Coming fresh out of college, I learnt a lot about the difference between being just a programmer and a software development engineer. A programmer is someone who just codes what you tell him to; a code monkey, so to say. But a software development engineer is “a biological machine that automatically converts coffee and beer into code”!
This big lesson apart, here are a few other things I learnt so far,
- Your 10K+ code with all it’s fancy architecture and flawless implementation is worth nothing if it’s not solving the business problem that it was needed for. Understand the context of the problem before jumping to conclusions.
- Sending your code review without proper comments is *much* worse than walking naked on the streets
- 5 minutes of extra thought at design time is 5 hours in dev time. Sketch up a rough design even if your writing a script.
- 1 hour into reading the fine manual is otherwise 10 in writing your own code.
- Using an unstable library is like shaving in the dark. You’re bound to cut yourself if you don’t know what you’re laying your hands on
At the end of the day, work is a lot of fun (and a lot of TT
). I find it hard to go home
Categories: Technology
So, you have tried both options of #2 out?
Not yet actually.

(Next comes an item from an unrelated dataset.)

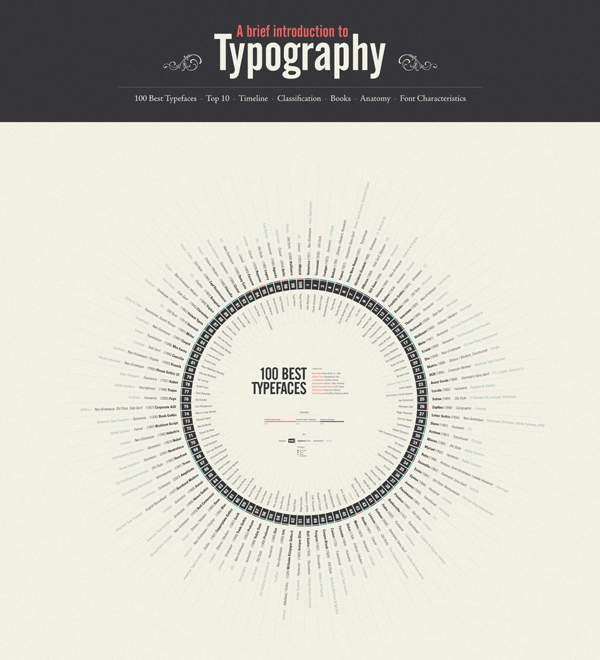 An Intro to Typography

But I came close to doing the first
And did u ever realise that these 5 things and many more were there in fine print (by one pressman) and in ppts (by one gopal) ????? And remember the way we ignored it ???
Putting it like this is a lot different from saying “The fourth level DFD of the user level design level diagram implemented by the software engineer should have its flow boundaries distinct”
Give it to the people in the way it makes sense to them, someone should have told someone( one pressman makes a good candidate)
#5 should not be a problem now that gillette(R) vectorplus(R) is out. They even have a money-back offer if you do get yourself cut in the dark.
@vijay dev
The prob then was that it was too theoretical and abstract, without specific do’s and dont’s and practical examples, and the effects of not following the principles.